Overview
- Anthropic is keeping Claude Mythos Preview closed to the public and is sharing it through Project Glasswing with a small group of major U.S. tech, security and finance firms to help them fix exposed weaknesses.
- Anthropic says the model uncovered thousands of previously unknown bugs across core software, including the Linux kernel, web browsers and OpenBSD-derived code, citing a 27‑year OpenBSD flaw and a Linux‑kernel chain that have since been patched.

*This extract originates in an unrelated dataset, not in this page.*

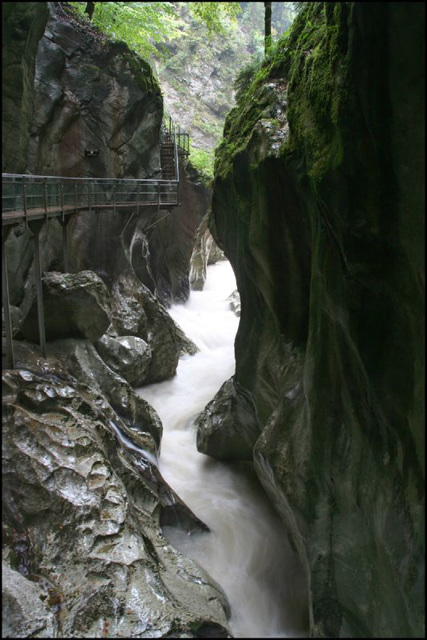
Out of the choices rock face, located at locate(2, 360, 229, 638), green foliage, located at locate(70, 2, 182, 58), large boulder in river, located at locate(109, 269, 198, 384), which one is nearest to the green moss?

- Senior U.S. financial officials urged large banks to test the tool despite Anthropic’s presence on a Pentagon blacklist, and major institutions such as JPMorgan Chase, Goldman Sachs, Citigroup, Bank of America and Morgan Stanley are reportedly running internal trials.
- European agencies largely lack direct access, with Germany’s BSI saying it has only held talks, while the UK’s AI Security Institute tested Mythos and reported it solved 32 simulated breach tasks and took over a virtual company network once enough compute was allocated.
- OpenAI introduced GPT‑5.4‑Cyber for vetted users in its Trusted Access program, reinforcing a controlled‑release trend that keeps potent cyber‑analysis tools in the hands of well‑funded organizations and raises questions about who can remediate or exploit systemic software flaws.